St. Patty’s day


Nathan Baszuro

Mrs. Loeschke’s St. Patrick’s day wreath is the epiphany of the holiday

Green, green, and more green. Maybe even a couple shamrocks… It’s March again, so that means Saint Patrick’s day is right around the corner. On the Sunday, March 17th, some people were sure to wear green so they didn’t be pinched. This is one of many traditions celebrated by people all around the world in honor of Saint Patrick’s Day.

Student Laura Johnson says that her family loves the holiday. Celebrating begins from the moment they wake up. In the morning, they have a tradition of eating eggs and hashbrowns. When dinner comes around, almost all of the food is what one presume to be Irish. They feast on corned beef, stewed cabbage and soda bread. Laura stated, “I love the food and the fact I only get to eat it once a year makes it even better.” Her family also has a couple less traditional events that they partake in every year. One of which involves getting a shamrock shake from McDonalds.

When we have a big show coming up we have to go to Eden Prairie to practice with other teams”

— Ryanna Karstens

For some families, food is a large part of the holiday. For Ryanna Karstens, dance is the central activity. Ryanna is an Irish dancer and so, every Thursday you can find her in Northfield at the Division Street Dance Studio brushing up on her skills. She participates in soft shoe Irish dance, and through the years she has worked her way up to hard shoe Irish dancing. So, when Saint Patrick’s day rolls around she is excited to show off her skills. Her team practices for weeks leading up to the big performance. “When we have a big show coming up we have to go to Eden Prairie to practice with other teams.” says Ryanna. On March 17, at the St. Patrick’s Day Irish Celebration & Day Of Irish Dance, Ryanna and the rest of the members on her team danced on stage in front of crowds of people. Over two days, the festival shows off a variety of different traditional Irish vendors, food, music, and of course dancing. This festival marks yet another way people celebrate Saint Patrick’s Day.

Younger kids love the holiday too. This year, Mrs. Hernke went up north to celebrate Saint Patrick’s day with her family. Aspiring to catch a leprechaun, her grandchildren built a leprechaun trap. The trap was complete with a popsicle stick ladder colored as a rainbow leading into a green plastic leprechaun hat where the trap lay. There were golden coins scattered around the base of the trap in hopes that a leprechaun would collect them and wander into the hat, serving as a trap.

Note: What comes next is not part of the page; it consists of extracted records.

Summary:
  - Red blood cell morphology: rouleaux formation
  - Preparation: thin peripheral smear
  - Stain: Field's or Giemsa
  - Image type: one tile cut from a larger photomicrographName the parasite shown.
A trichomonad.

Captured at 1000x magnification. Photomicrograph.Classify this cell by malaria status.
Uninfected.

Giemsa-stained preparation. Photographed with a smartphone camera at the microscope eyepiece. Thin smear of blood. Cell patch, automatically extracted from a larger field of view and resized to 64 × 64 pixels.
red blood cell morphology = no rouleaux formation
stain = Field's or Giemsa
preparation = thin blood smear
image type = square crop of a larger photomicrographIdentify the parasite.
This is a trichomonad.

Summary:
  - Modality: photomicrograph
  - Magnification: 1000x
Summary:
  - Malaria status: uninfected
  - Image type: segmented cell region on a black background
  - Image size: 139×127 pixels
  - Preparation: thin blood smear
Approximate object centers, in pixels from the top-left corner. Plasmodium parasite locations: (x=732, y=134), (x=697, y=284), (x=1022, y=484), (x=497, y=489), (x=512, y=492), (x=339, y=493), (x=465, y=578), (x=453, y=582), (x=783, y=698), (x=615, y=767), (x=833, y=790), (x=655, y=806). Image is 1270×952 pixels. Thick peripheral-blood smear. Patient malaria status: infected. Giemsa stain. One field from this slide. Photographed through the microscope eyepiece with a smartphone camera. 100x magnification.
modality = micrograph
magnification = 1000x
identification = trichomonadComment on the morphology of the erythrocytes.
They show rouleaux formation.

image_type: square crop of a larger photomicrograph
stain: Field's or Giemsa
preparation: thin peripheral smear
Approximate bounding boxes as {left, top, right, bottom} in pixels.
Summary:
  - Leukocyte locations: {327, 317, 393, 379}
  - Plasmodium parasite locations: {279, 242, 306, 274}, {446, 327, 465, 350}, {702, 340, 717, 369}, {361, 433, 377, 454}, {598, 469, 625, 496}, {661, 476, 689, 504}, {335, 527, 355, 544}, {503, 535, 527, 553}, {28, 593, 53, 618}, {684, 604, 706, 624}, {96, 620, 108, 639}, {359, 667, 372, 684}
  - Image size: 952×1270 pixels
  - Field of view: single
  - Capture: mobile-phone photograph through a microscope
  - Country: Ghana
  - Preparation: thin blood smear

Inside of the trap there was a coin hanging from a string. The idea was that a leprechaun would reach for the coin, and when the coin was pulled the leprechaun would be trapped. When Saint Patrick’s day finally came around, the kids were led on a leprechaun hunt by a series of clues. At last the children finished the hunt and when they returned to check on their trap they found that all of the coins were gone. Unfortunately, no leprechauns were caught but, that didn’t make the day any less enjoyable. There was even a parade held in honor of Saint Patrick’s day that the whole family was able to enjoy.

Holidays are special to many different people for many different reasons and though Saint Patrick’s day might not be a central holiday like Christmas or Easter, it is still very enjoyable in a variety of ways for people of all ages.